ARS 33-1804 D states that NOTICES must be given at least 48 hours in advance of the meeting.
ARS 33-1804 F states that that “notice AND agendas must be provided” and contain “the information that is reasonably necessary to inform the Members of the matters to be discussed or decided.”

My HOA is saying that the 48 hour rule only applies to the NOTICE of the meeting, and they hold the AGENDA secret until the meeting is held and opened.

Are they acting correctly with regard to WHEN the AGENDA must be provided?

1 Response

  1. DennisL

    Fish7
    This is where association and their community managers and attorneys look to distort the law to meet their needs and not the intent of the statute.

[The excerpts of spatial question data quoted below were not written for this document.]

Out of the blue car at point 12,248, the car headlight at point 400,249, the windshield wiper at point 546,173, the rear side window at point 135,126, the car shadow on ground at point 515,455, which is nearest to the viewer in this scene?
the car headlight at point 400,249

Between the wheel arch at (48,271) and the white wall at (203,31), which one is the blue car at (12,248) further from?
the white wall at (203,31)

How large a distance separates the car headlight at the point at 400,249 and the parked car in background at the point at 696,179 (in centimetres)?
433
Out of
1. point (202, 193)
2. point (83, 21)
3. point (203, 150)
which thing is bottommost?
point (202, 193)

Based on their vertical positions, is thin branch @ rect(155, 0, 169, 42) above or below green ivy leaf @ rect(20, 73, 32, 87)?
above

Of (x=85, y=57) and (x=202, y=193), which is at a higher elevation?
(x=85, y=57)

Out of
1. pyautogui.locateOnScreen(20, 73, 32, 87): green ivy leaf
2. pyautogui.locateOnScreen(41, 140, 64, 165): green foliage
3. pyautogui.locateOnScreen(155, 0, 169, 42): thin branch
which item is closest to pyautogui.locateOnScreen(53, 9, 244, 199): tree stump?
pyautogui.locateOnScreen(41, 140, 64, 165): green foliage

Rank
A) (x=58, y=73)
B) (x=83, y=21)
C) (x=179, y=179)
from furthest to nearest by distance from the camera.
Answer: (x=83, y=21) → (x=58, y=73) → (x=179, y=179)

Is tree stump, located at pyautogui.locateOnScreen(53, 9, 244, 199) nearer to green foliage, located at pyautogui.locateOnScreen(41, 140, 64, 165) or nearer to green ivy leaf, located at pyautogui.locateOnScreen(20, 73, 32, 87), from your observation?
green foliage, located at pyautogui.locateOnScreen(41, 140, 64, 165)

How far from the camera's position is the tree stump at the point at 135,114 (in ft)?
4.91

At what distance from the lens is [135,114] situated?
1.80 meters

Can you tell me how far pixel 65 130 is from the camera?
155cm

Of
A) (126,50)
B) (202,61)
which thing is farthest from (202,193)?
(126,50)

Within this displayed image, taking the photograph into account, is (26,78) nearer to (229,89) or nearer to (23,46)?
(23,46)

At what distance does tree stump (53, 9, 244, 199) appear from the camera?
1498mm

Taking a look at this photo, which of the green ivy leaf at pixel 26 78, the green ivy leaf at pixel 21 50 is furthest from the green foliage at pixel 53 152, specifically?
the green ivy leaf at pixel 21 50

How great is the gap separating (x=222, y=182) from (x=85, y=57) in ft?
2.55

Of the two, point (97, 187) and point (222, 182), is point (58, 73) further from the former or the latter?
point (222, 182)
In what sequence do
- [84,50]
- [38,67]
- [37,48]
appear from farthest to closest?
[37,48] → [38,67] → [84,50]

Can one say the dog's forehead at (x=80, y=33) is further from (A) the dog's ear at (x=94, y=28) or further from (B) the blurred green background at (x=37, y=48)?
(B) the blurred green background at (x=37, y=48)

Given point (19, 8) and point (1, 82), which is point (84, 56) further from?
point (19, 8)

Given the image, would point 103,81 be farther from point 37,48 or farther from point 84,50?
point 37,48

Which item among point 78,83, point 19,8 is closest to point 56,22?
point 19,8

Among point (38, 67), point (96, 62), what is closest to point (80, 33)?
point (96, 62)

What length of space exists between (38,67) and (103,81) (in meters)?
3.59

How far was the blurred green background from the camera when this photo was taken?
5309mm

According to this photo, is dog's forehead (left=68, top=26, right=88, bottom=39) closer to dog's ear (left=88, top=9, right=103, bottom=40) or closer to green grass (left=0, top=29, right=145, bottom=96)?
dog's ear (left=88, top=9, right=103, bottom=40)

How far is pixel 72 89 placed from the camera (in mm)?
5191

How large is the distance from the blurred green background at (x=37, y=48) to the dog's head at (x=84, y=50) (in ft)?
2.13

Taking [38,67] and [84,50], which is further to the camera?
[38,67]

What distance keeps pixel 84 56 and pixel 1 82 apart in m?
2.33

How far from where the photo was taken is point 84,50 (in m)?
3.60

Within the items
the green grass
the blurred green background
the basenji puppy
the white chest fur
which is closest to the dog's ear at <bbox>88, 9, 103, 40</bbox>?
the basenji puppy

Clearly the intend of the 48hour notice is to allow homeowners both notice of the meeting and some basic idea of the issues to be discussed so that they can decide if they will participate in the meeting. This simply makes sense and is reasonable consideration for any association that actively wants to engage the community in the business of the community. But if you look at the literal words of the statute it does not specifically require that the agenda, be provided along with the notice of meetings. There is nothing that prevents an association from doing the right thing or that even binds the association to the general agenda that was posted along with the notice. The association is free to make last minute changes and provide the updated agenda at the beginning of the meeting. The board in not providing an agenda in advance is simply telling the community that they are going to make the decisions and that they do not need or desire any input in their meetings or discussion. A board that takes such a position has no interest in transparency in the conduct of their business and will most likely abuse and violate the open meeting laws whenever possible buy conducting business by e-mail or in executive session in direct violation of the law. Any association that refuses to provide an agenda prior to the meeting should be treated with suspicion, they have absolutely no respect for the homeowners in their community and deserve the same from the community in return.

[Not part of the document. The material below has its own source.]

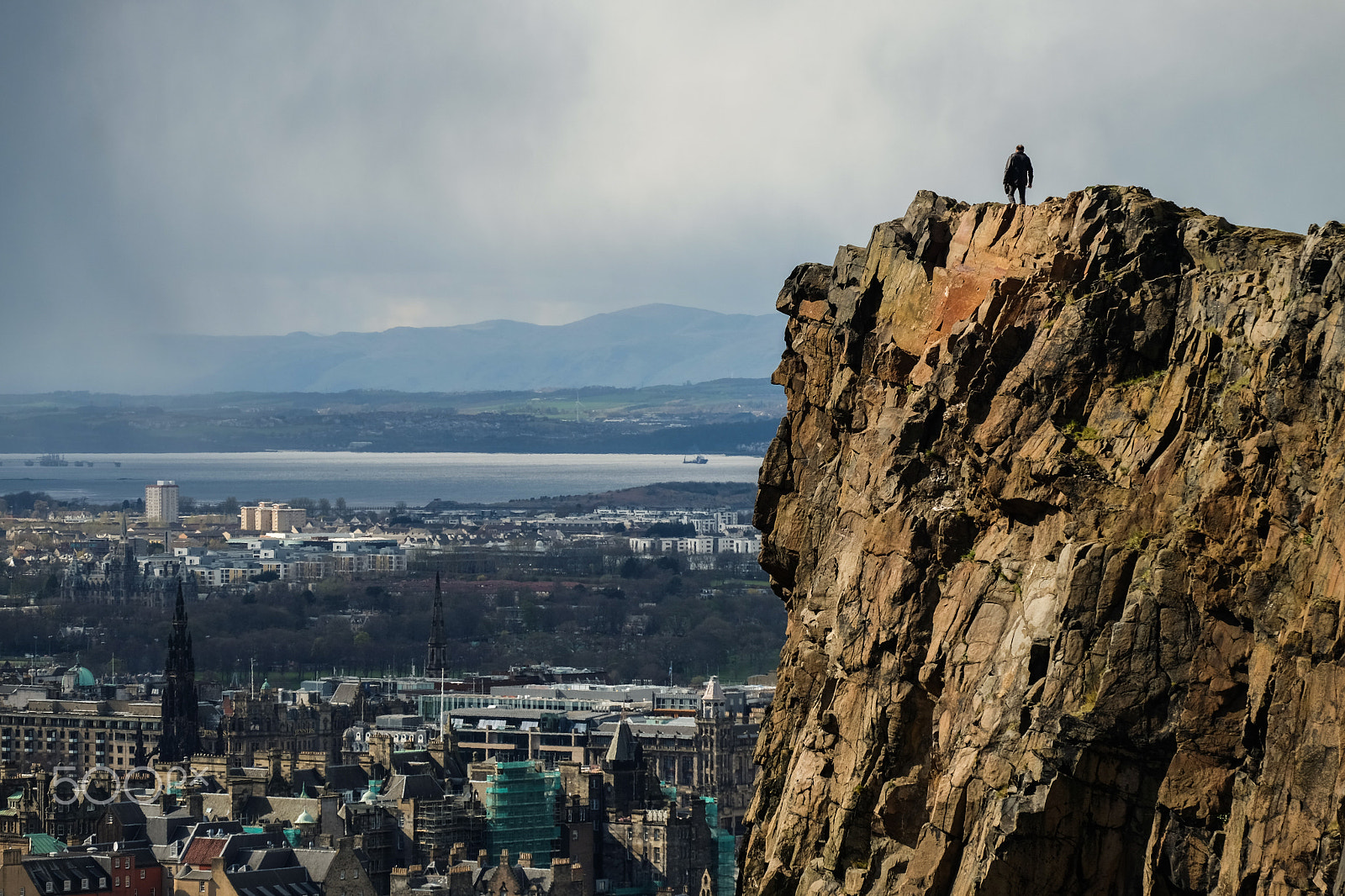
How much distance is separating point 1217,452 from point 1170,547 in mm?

    It hurts no-one to provide transparency and general agenda for board meeting, and there is no provision like for public bodies that limit all meetings to only agenda items and prevent the public body from modifying the agenda after initially published. Any excuse the board or any of their agents will provide relative to providing an agenda is nothing more than a smokescreen to cover their desire to limit or discourage homeowner participation in the business of the community that they live in.

    They are technically not required to provide the agenda under the law but there is also nothing that limits them from doing so.